If your product uses Gemma 4 for inference, Commet can track token consumption and charge your customers automatically based on the margin you configure.
How it works
- You configure a feature with Margin AI enabled in your plan.
- You set a margin percentage on top of Gemma 4's base cost.
- Your app reports token usage through the SDK.
- Commet calculates the charge using the AI model catalog pricing and your margin, then bills the customer.
You never need to hardcode per-token prices. Commet looks up the model's pricing from the catalog and applies your margin automatically.
Gemma 4 pricing
| Token type | Cost per million tokens |
|---|---|
| Input | $0.15 |
| Output | $0.30 |
| Cache read | $0.04 |
These are the base costs from the AI model catalog. Your customer pays the base cost plus your configured margin.

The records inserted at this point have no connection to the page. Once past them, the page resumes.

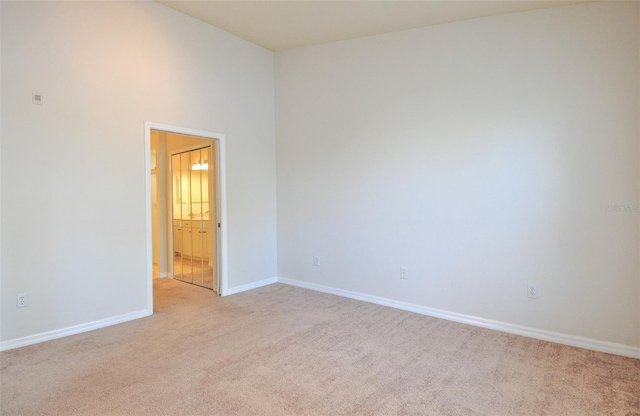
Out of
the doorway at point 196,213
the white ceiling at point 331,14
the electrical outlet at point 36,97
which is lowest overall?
the doorway at point 196,213

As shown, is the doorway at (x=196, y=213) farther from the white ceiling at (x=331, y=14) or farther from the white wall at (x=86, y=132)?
the white ceiling at (x=331, y=14)

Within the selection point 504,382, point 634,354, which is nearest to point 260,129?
point 504,382

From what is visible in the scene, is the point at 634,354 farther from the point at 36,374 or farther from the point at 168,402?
the point at 36,374

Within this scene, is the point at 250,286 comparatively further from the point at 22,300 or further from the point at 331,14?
the point at 331,14

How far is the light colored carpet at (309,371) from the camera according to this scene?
2.12 meters

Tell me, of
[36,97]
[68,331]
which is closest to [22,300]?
[68,331]

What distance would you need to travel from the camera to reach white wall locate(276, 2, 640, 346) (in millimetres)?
2910

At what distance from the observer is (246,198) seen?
187 inches

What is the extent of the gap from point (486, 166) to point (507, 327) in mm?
1527

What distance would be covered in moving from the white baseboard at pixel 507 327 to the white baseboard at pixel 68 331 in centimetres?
226

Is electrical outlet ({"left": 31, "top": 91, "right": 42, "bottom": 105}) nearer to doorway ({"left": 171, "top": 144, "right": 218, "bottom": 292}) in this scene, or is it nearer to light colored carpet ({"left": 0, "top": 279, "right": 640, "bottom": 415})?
doorway ({"left": 171, "top": 144, "right": 218, "bottom": 292})

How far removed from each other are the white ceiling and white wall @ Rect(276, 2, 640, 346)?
139mm

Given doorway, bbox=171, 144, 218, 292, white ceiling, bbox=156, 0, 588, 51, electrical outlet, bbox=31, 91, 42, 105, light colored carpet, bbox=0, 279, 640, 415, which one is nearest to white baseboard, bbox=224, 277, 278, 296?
doorway, bbox=171, 144, 218, 292

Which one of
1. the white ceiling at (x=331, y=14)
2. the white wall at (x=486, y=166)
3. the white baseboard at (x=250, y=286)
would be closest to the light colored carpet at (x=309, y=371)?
the white wall at (x=486, y=166)
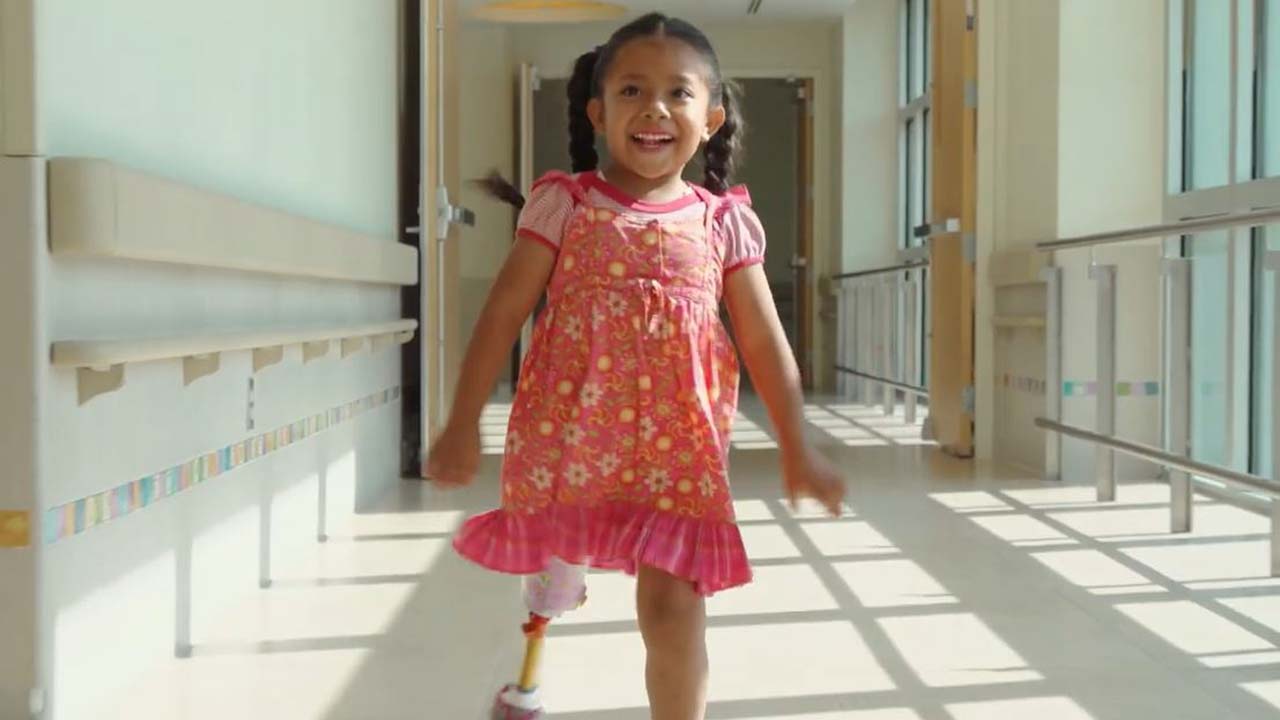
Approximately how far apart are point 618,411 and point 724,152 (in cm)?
52

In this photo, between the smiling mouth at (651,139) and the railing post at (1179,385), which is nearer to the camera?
the smiling mouth at (651,139)

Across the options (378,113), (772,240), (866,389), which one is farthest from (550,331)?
(772,240)

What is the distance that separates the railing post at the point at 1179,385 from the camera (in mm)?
3957

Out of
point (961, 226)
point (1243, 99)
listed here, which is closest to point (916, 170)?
point (961, 226)

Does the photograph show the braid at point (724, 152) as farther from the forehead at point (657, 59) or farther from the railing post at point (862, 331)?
the railing post at point (862, 331)

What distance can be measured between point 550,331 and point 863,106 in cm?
901

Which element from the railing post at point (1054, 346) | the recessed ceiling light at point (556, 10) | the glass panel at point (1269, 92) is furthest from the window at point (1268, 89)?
the recessed ceiling light at point (556, 10)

Track Gemma 4 usage with the SDK
Report token usage after each inference call:
import { Commet } from "@commet/node";
const commet = new Commet({
apiKey: process.env.COMMET_API_KEY!,
environment: "production",
});
await commet.usage.track({
externalId: "org_123",
feature: "ai_generation",
model: "google/gemma-4-31b",
inputTokens: 1200,
outputTokens: 450,
cacheReadTokens: 800,
});Commet resolves the model identifier to the correct per-token rates and calculates the charge including your margin.
Automatic tracking with @commet/ai-sdk
If you use the Vercel AI SDK, @commet/ai-sdk reports tokens automatically after every generateText or streamText call:
import { google } from "@ai-sdk/google";
import { generateText } from "ai";
import { Commet } from "@commet/node";
import { tracked } from "@commet/ai-sdk";
const commet = new Commet({
apiKey: process.env.COMMET_API_KEY!,
environment: "production",
});
const result = await generateText({
model: tracked(google("gemma-4-31b"), {
commet,
feature: "ai_generation",
customerId: "org_123",
}),
prompt: "Explain quantum computing",
});No manual token counting required.
Configuring your margin
In the Commet dashboard, navigate to your plan's feature configuration and enable Margin AI. Set a margin in basis points — for example, 3000 basis points means your customer pays 130% of the base token cost (base + 30% margin).
The margin applies uniformly to input, output, and cache read tokens. Commet calculates the final per-token rate and uses it for all billing.
How your customers pay
Your customer loads a dollar balance into their account. Every Gemma 4 call deducts the computed cost — base token price plus your margin — in real time. No invoices at the end of the month, no usage surprises. They see exactly what they spend as they spend it, and they top up when the balance runs low.